## Tarefas a realizar
1. Na entrevista, que funções do Estado o entrevistado diz exigirem diálogo com o centro-direita?
2. Por favor, prossiga a entrevista a partir da última frase apresentada.

## Bloco de texto
+++++
Já sobre António Costa diz, em entrevista ao PÚBLICO/Renascença, esperar um desfecho “célere” do processo judicial em que está envolvido e acredita que ainda pode ter um futuro cargo internacional. Cauteloso sobre o Presidente da República, não comenta golpes de Estado e lembra compromisso de cumprir com lealdade as funções de que está investido.

Estaria ou não disponível para viabilizar um governo minoritário do PSD?
Eu concorro às eleições do PS para ganhar as eleições e ser secretário-geral e concorrer a primeiro-ministro. E concorro para ganhar as eleições. Isto num momento em que o país está a viver num quadro internacional muito exigente, com duas guerras, com factores de imprevisibilidade internacionais muito grandes, nomeadamente a polarização política e o excesso de radicalização social.

Disse na TVI que, se fosse preciso, viabilizava um governo PSD para o PSD não precisar de depender do Chega.
O que eu disse foi que não seria por mim que o Chega chegaria ao poder. Quer dizer que estou convicto de que ganharei as eleições e, portanto, por mim, o Chega não chega ao poder. Em segundo lugar, significa que temos um diálogo que é muito claro no que tem que ver com as políticas sociais, com o investimento público e com as prioridades do investimento público com os partidos à nossa esquerda. Mas também temos bem a noção de que há áreas do Estado que exigem um diálogo com o centro-direita, nomeadamente as funções de soberania.
+++++
## Listagem de dados
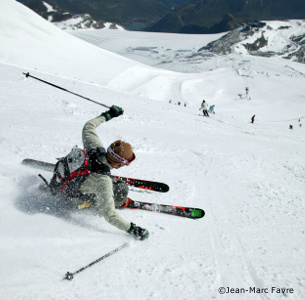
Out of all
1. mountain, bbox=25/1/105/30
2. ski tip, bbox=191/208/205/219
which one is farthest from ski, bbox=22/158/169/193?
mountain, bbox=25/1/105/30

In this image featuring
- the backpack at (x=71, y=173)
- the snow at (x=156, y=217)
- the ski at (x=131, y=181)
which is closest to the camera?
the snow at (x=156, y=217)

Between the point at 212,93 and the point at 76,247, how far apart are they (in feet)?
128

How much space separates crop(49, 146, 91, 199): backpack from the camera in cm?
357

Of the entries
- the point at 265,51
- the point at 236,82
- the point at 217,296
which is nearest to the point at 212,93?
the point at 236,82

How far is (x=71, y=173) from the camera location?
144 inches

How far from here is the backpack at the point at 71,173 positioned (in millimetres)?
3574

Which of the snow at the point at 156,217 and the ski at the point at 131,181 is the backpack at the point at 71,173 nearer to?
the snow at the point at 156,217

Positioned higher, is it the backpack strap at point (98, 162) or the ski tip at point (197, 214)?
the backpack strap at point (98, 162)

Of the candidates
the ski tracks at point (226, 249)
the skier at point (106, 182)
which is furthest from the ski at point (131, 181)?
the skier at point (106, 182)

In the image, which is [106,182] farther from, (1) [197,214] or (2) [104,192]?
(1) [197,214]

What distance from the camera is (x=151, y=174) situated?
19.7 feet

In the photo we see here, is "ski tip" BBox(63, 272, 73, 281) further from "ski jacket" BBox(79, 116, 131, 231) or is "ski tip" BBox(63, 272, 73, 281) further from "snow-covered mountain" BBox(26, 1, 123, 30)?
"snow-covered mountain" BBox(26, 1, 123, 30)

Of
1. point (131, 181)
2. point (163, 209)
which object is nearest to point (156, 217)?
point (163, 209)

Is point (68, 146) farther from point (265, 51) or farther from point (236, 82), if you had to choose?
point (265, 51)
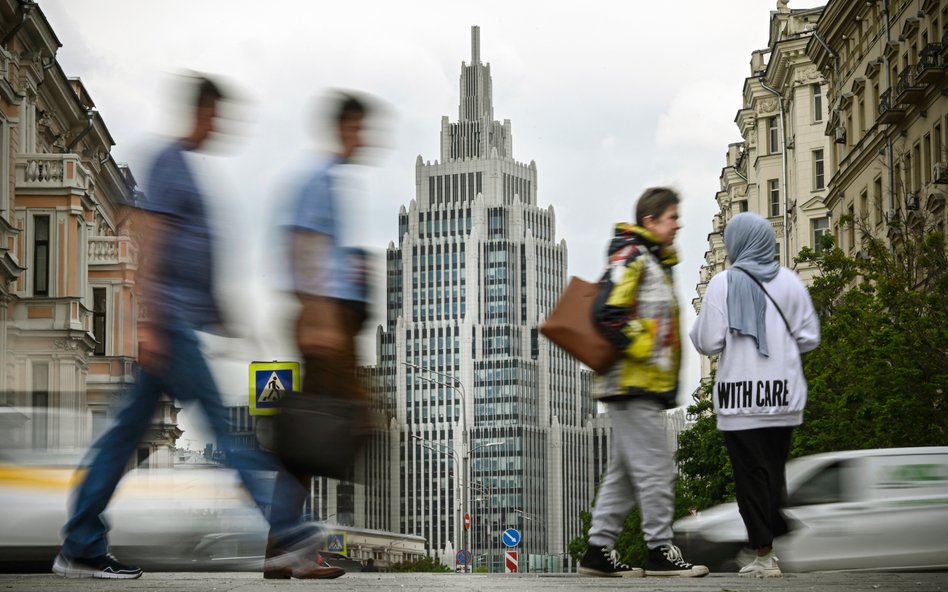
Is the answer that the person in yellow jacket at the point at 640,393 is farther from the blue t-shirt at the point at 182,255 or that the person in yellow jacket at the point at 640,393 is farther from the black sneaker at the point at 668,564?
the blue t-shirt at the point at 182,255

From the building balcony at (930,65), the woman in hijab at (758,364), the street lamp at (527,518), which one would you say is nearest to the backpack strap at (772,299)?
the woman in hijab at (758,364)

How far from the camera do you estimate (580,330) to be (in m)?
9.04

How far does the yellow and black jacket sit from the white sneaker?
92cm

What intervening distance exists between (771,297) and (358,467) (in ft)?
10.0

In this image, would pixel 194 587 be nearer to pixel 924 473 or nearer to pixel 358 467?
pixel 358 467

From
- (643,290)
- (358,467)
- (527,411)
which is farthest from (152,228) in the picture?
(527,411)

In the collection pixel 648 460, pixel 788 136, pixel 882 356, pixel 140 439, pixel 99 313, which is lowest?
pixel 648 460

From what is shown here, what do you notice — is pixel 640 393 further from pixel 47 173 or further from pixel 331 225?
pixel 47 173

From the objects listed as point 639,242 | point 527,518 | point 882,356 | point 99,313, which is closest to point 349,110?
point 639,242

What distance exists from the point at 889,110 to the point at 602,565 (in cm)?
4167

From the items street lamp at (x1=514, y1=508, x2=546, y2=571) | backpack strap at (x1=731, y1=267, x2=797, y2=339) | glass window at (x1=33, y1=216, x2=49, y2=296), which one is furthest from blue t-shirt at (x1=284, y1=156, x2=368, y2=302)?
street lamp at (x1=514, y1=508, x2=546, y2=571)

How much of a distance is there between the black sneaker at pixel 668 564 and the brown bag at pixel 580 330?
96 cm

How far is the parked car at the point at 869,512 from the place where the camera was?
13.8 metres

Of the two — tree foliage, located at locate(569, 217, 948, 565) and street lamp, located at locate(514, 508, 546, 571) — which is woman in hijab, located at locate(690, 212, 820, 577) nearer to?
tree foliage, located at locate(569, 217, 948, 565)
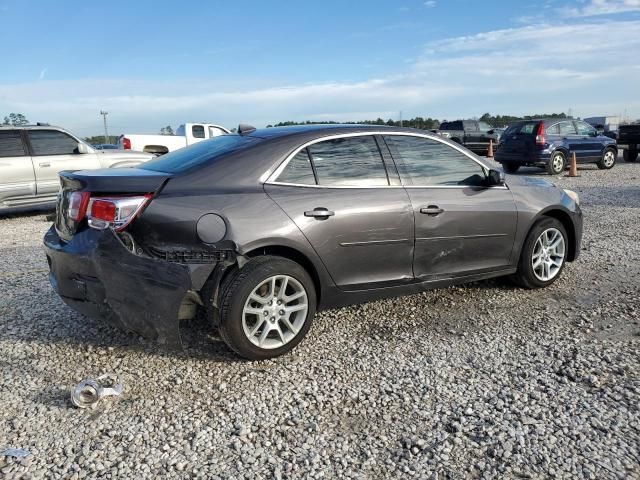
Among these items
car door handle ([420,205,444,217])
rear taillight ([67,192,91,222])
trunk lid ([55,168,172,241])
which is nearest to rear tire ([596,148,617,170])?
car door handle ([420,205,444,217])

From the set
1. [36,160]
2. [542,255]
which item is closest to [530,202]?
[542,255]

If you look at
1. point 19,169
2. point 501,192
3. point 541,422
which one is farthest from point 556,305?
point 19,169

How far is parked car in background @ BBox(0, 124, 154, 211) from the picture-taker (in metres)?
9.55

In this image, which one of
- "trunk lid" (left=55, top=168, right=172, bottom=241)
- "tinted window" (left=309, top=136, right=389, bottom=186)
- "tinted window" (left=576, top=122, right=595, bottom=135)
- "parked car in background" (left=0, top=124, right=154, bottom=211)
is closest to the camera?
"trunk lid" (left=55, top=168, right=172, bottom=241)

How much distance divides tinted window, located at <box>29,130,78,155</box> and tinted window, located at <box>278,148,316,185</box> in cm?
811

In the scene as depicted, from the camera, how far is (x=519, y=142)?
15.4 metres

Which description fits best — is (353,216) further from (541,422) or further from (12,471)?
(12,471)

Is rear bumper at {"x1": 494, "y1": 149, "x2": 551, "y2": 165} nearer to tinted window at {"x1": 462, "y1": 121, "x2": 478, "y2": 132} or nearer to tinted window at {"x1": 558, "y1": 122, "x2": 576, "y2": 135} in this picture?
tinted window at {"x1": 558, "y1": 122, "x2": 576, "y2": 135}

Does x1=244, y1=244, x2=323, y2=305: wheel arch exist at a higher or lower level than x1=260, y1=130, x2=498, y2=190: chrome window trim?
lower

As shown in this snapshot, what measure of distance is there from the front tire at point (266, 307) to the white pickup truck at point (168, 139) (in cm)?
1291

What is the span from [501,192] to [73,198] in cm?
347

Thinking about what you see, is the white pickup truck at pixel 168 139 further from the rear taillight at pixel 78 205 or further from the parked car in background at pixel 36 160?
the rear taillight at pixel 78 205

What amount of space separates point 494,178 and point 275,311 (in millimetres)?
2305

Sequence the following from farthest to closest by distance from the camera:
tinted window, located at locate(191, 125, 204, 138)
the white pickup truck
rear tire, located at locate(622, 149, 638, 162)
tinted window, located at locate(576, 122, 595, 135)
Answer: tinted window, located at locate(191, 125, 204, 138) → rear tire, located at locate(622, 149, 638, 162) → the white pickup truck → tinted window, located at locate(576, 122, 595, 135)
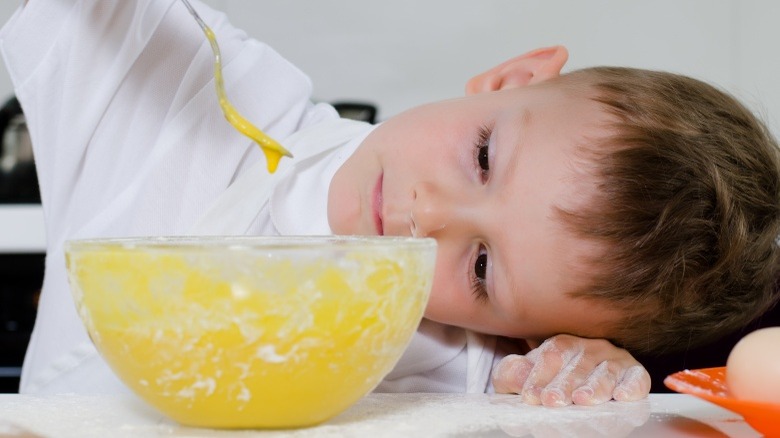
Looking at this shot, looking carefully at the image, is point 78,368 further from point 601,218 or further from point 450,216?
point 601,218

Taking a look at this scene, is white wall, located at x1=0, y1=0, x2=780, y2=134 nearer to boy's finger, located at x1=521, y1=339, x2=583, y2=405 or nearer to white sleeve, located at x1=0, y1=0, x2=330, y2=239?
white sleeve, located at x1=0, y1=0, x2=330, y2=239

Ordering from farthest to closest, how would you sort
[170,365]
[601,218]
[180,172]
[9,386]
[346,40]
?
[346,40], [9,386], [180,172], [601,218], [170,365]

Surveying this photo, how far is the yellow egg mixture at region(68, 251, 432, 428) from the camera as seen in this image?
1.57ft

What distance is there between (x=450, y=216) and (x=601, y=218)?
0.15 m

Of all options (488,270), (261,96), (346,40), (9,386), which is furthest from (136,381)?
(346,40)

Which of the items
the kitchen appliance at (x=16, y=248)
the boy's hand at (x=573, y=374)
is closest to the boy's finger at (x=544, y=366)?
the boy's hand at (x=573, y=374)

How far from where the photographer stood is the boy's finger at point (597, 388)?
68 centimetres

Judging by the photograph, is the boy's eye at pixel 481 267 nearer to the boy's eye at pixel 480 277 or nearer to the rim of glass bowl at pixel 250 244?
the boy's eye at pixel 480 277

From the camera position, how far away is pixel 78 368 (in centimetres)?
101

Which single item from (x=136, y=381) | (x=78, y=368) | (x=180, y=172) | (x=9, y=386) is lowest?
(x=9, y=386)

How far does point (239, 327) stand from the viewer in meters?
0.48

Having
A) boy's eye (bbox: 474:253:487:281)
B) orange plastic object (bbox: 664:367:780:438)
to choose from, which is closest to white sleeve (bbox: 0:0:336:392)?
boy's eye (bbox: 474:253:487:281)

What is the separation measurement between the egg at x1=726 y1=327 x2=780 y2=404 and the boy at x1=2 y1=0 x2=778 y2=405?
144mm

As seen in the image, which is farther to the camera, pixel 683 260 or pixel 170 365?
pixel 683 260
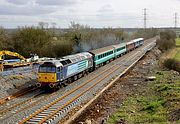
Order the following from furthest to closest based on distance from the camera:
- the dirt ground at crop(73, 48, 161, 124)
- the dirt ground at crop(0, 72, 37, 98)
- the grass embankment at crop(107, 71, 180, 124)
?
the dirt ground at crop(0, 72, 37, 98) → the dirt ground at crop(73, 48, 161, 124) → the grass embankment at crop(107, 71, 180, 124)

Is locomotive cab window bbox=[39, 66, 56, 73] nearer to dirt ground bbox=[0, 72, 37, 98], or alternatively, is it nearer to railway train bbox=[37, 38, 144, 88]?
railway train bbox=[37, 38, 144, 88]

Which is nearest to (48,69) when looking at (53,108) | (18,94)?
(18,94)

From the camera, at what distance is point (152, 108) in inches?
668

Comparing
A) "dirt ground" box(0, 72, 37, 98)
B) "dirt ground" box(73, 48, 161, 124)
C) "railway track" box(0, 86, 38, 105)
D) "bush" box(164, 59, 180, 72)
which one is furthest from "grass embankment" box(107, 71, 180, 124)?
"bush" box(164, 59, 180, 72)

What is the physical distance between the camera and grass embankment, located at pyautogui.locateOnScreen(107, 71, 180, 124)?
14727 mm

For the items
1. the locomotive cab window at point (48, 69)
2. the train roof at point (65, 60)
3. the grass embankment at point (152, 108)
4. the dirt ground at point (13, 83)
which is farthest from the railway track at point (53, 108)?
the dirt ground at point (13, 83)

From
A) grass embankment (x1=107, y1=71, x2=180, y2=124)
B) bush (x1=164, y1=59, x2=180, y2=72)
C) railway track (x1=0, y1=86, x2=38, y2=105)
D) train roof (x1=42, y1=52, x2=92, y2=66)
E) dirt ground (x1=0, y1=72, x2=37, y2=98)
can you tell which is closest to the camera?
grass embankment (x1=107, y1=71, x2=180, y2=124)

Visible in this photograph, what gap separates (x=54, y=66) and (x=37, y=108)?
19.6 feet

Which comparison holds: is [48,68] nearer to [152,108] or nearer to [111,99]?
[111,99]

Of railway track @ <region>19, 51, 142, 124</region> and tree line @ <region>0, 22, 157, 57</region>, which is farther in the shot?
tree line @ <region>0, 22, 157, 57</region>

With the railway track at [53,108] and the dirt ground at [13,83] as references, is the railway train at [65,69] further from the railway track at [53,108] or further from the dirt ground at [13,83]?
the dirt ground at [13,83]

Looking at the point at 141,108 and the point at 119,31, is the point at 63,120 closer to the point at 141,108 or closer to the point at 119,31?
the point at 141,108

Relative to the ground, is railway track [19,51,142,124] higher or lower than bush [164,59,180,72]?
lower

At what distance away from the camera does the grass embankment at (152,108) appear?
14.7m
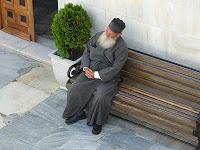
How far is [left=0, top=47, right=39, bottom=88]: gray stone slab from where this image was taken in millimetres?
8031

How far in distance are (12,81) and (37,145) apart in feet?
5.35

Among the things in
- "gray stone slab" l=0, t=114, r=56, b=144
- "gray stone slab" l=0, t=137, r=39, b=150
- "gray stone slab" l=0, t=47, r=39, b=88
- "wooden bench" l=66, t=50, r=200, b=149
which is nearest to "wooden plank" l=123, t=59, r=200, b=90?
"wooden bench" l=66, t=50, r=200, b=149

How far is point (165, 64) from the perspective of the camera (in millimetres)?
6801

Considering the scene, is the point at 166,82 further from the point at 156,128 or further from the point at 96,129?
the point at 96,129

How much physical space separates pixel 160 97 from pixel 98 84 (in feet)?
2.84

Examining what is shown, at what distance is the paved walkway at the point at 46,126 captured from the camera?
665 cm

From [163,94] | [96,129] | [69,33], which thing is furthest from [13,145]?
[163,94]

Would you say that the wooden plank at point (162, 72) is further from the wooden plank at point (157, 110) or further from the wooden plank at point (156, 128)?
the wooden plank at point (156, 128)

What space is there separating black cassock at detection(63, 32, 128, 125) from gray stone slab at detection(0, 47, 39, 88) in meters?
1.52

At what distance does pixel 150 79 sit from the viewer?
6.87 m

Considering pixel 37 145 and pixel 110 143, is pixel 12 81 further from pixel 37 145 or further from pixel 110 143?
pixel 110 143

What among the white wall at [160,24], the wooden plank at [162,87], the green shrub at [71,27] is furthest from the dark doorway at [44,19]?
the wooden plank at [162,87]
+++++
## Respostas por tarefa
1. As funções de soberania.

2.
A seguir a essa entrevista, houve uma tentativa de transmitir às bases do meu partido que eu tinha um posicionamento à direita que me aproximava mais do PSD do que das bases do meu partido. Fez parte de uma táctica operativa, mas tem sido esclarecida junto dos militantes.

Por parte de quem?
A candidatura que também está no terreno liderada pelo Pedro Nuno Santos teve interesse em colocar essa abordagem, não correspondendo ela àquilo que foi afirmado nessa entrevista, precisamente porque entendem que há uma ampla adesão nas bases do partido e um posicionamento mais moderado, mais capaz de criar um grande espaço de diálogo.

Se o PS não tiver maioria para formar governo e, por outro lado, o PSD ganhar as eleições e também não tiver maioria, o PS liderado por José Luís Carneiro não dará a mão ao PSD?
O PPD é o nosso principal competidor eleitoral. Ora, eu não posso partir para uma eleição diminuindo aquela que é a capacidade de disputa e de vitória eleitoral do PS. Quando chegarmos às eleições, vamos ver o peso que cada um tem.

O que entendo é que é preciso evitar o excesso de polarização política, numa dicotomia permanente entre bloco à esquerda, bloco à direita. É preciso que haja uma liderança capaz de evitar o enquistamento.

Quando houver resultados, logo vê?
Tem de se avaliar, em primeiro lugar, as condições políticas que se tem, ou seja, os resultados eleitorais. Foi assim em 2015. Mas convém que fique claro que eu vou bater-me para garantir uma maioria estável.

Nas últimas intervenções, tem dito que o PS precisa de moderação. Em que é que acha que Pedro Nuno Santos é radical?
O facto de fazer uma afirmação de que o PS deve ter lideranças e deve ter atitudes, comportamentos de ponderação tem que ver com o facto de entender que vivemos um momento europeu e internacional que exige lideranças com um especial sentido de compromisso, com um especial sentido de ponderação no processo de decisão e com uma cultura de compatibilização entre aquilo que poderíamos considerar a ética das convicções e a ética da responsabilidade.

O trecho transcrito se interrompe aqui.